» Given instruction
Please pick out every line in the entries below that contains the word "concrete", and copy each one in full.

» Source data
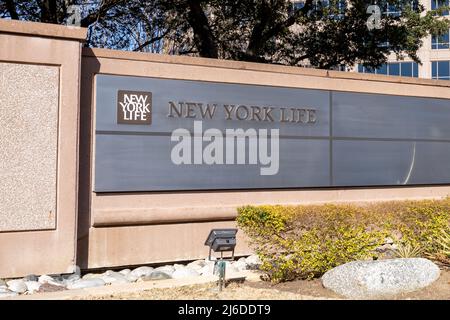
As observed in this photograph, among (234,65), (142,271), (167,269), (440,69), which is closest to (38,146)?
(142,271)

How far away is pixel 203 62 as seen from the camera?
8.59 m

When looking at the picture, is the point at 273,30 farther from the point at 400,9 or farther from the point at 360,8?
the point at 400,9

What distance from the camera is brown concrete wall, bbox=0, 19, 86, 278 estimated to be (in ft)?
23.4

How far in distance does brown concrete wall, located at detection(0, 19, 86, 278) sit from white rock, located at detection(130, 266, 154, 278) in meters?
0.89

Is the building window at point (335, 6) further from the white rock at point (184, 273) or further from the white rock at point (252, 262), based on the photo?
the white rock at point (184, 273)

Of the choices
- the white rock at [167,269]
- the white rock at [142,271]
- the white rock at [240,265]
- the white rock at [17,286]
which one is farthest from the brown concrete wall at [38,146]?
the white rock at [240,265]

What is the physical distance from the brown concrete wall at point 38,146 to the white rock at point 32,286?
407 millimetres

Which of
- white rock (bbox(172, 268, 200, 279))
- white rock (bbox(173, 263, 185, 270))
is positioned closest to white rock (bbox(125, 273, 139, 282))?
white rock (bbox(172, 268, 200, 279))

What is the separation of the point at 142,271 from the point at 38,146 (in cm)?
225

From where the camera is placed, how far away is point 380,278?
568 cm

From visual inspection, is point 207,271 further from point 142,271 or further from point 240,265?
point 142,271

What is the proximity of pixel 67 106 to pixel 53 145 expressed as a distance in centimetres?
55

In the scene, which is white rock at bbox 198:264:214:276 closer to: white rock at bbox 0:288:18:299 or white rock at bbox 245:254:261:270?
white rock at bbox 245:254:261:270

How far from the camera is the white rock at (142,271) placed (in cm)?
771
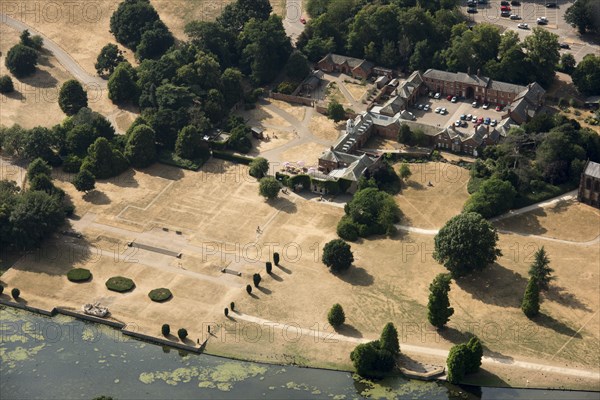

» Result of the task
What distance from the camera is brown concrete wall, bbox=0, 19, 86, 278 estimated to be (in ft)?
How far in distance does brown concrete wall, located at detection(0, 19, 86, 278) sit from white rock, located at detection(130, 266, 154, 278) in meters?
which one is farthest from the brown concrete wall at [38,146]?
What is the physical distance from the brown concrete wall at point 38,146 to the white rock at point 32,286?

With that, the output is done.